What is the fastest way to read a specific chunk o

2019-08-18 18:09发布

问题:

I have a sensor unit which generates data in large binary files. File sizes can run into several tens of Gigabytes. I need to:

  1. Read the data.
  2. Process it to extract the necessary information that I want.
  3. Display / Visualize the data.

Data in the binary file is formatted as: Single precision float i.e. numpy.float32

I have written the code which is working well. I am now looking to optimize it for time. I observe that it is taking a very large time to read the binary data. The following is what I have right now :

def get_data(n):
'''
Function to get relevant trace data from the data file.
Usage :
    get_data(n)
    where n is integer containing relevant trace number to be read
Return :
    data_array : Python array containing single wavelength data.
''' 
with open(data_file, 'rb') as fid:
    data_array = list(np.fromfile(fid, np.float32)[n*no_of_points_per_trace:(no_of_points_per_trace*(n+1))])
return data_array

This allows me to iterate the value for n and obtain different traces i.e. chunks of data. The variable no_of_points_per_trace contains the number of points in every trace as the name suggests. I am obtaining this from a separate .info file.
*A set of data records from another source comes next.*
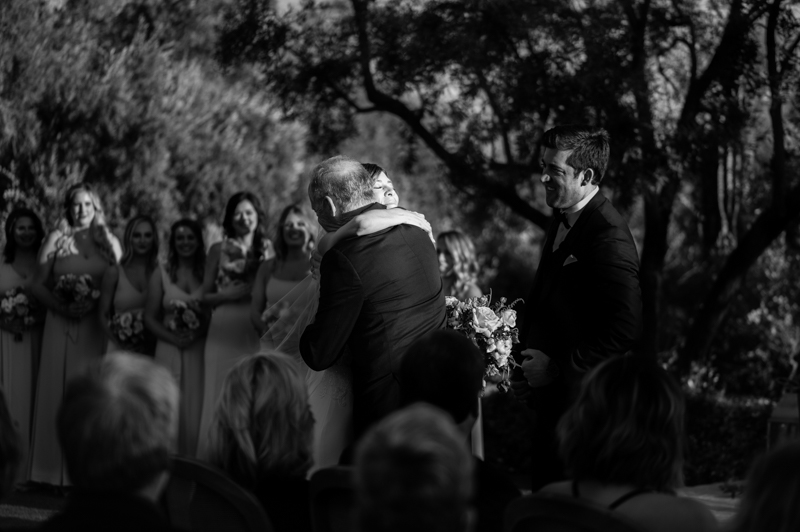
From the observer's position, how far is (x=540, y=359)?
4.46 meters

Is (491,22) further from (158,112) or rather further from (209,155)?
(209,155)

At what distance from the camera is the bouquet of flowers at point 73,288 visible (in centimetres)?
818

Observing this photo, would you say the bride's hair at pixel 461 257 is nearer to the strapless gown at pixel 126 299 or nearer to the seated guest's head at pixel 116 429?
the strapless gown at pixel 126 299

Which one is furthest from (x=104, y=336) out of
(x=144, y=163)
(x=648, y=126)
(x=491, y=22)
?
(x=144, y=163)

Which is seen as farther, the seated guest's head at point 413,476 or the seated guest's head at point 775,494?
the seated guest's head at point 775,494

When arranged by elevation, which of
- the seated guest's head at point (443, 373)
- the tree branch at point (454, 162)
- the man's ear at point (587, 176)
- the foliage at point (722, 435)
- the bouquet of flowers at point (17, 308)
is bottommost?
the foliage at point (722, 435)

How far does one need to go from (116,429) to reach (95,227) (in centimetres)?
664

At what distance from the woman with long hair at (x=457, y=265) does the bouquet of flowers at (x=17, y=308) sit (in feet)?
11.7

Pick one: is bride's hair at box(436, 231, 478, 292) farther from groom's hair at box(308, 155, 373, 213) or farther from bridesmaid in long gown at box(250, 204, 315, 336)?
groom's hair at box(308, 155, 373, 213)

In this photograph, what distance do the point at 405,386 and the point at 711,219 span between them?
9077 millimetres

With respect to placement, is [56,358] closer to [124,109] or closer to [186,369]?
[186,369]

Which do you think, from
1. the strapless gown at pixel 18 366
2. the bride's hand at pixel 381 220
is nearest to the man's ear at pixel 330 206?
the bride's hand at pixel 381 220

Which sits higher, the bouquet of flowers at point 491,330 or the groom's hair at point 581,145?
the groom's hair at point 581,145

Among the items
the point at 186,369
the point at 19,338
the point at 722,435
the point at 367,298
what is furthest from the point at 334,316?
the point at 722,435
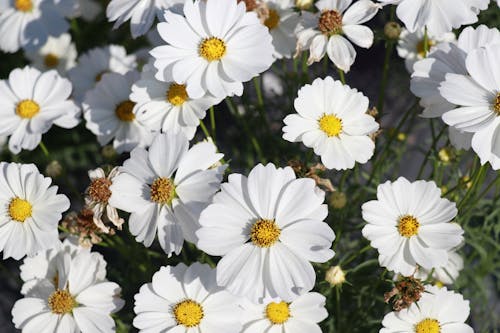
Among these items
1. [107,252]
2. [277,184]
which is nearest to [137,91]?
[277,184]

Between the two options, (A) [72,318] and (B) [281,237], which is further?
(A) [72,318]

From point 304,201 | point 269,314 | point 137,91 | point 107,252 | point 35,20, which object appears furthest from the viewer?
point 107,252

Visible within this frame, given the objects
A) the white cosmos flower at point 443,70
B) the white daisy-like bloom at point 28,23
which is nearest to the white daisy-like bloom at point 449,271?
the white cosmos flower at point 443,70

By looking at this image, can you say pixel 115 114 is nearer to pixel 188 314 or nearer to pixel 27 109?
pixel 27 109

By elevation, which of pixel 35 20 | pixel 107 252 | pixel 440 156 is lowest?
pixel 440 156

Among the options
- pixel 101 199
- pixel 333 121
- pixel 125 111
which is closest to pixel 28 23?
pixel 125 111

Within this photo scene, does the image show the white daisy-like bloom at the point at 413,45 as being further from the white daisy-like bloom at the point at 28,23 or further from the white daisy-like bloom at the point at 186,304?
the white daisy-like bloom at the point at 28,23

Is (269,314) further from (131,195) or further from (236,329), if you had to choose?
(131,195)
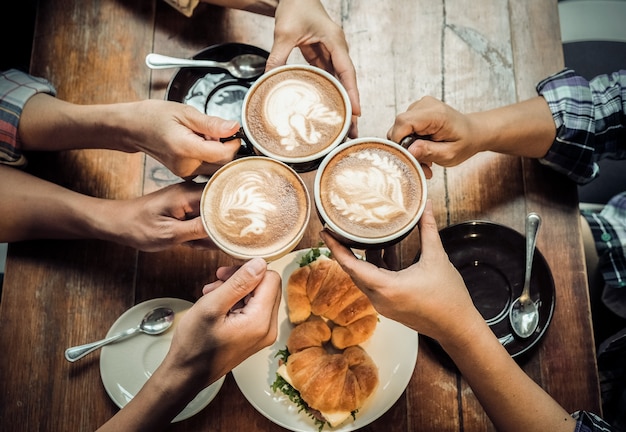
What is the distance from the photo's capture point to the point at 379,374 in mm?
1612

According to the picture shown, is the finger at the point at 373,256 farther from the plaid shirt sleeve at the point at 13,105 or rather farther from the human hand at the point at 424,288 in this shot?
the plaid shirt sleeve at the point at 13,105

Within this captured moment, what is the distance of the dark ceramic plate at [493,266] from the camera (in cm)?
167

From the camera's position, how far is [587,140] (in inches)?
68.5

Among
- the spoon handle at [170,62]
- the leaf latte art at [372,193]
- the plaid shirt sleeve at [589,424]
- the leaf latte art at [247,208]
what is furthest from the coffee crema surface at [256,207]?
the plaid shirt sleeve at [589,424]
Is there an optimal way to do this?

回答1:

Right now you are reading the whole file into memory when you do np.fromfile(fid, np.float32). If that fits and you want to access a significant number of traces (if you're calling your function with lots of different values for n), your only big speedup is to avoid reading it multiple times. So perhaps you might want to read the whole file and then have your function just index into that:

# just once:
with open(data_file, 'rb') as fid:
    alldata = list(np.fromfile(fid, np.float32)

# then use this function
def get_data(alldata, n):
    return alldata[n*no_of_points_per_trace:(no_of_points_per_trace*(n+1))])

Now, if you find yourself needing only one or two traces from the big file, you can seek into it and just read the part you want:

def get_data(n):
    dtype = np.float32
    with open(data_file, 'rb') as fid:
        fid.seek(dtype().itemsize*no_of_points_per_trace*n)
        data_array = np.fromfile(fid, dtype, count=no_of_points_per_trace)
    return data_array

You will notice I have skipped converting to list. This is a slow step and probably not required for your workflow.